"""
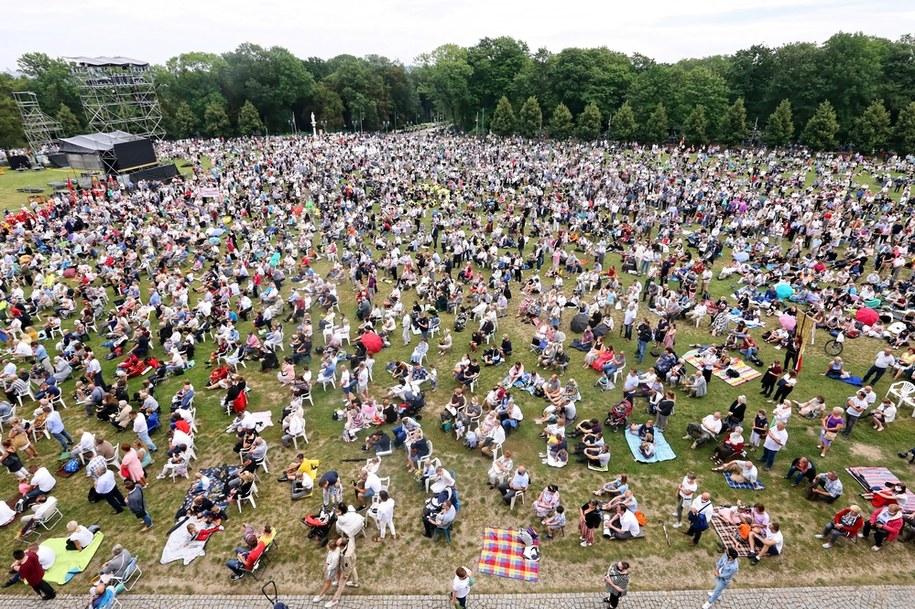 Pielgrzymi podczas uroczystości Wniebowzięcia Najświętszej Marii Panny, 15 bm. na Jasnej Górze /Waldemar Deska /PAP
"""
"""
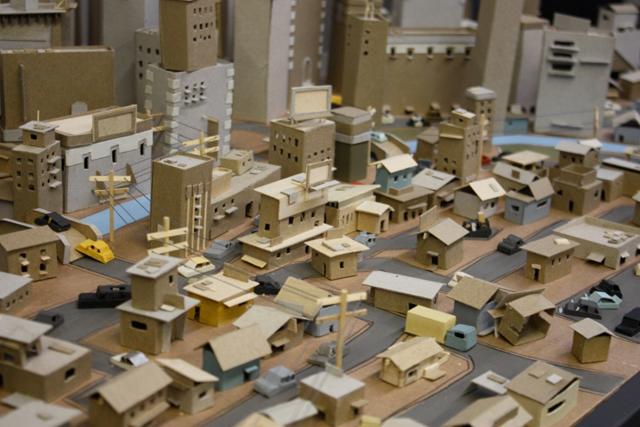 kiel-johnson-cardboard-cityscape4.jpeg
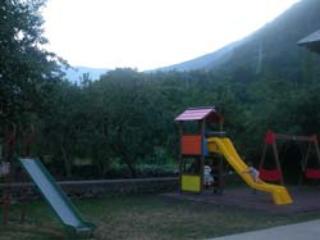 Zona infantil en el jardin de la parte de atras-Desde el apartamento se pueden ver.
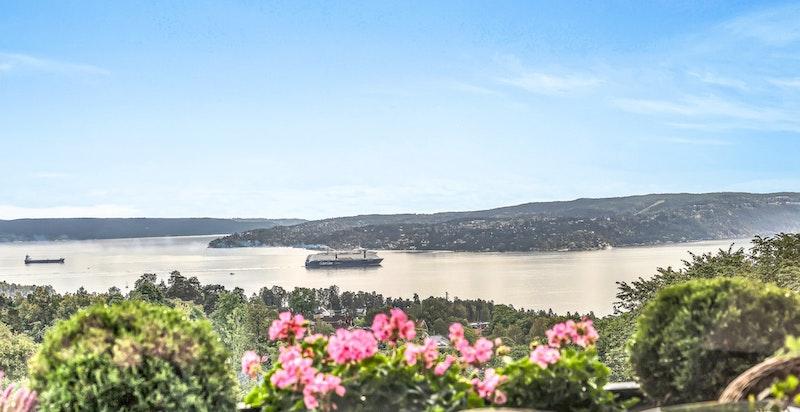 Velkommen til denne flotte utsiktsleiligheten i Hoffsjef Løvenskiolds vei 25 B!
"""
» **Instructions to follow**:
I'd like the lines above repeated exactly, from the one that contains "Zona infantil en" through the one that contains "Velkommen til denne", with no pictures.

» **Answer to this problem**:
 Zona infantil en el jardin de la parte de atras-Desde el apartamento se pueden ver.
 Velkommen til denne flotte utsiktsleiligheten i Hoffsjef Løvenskiolds vei 25 B!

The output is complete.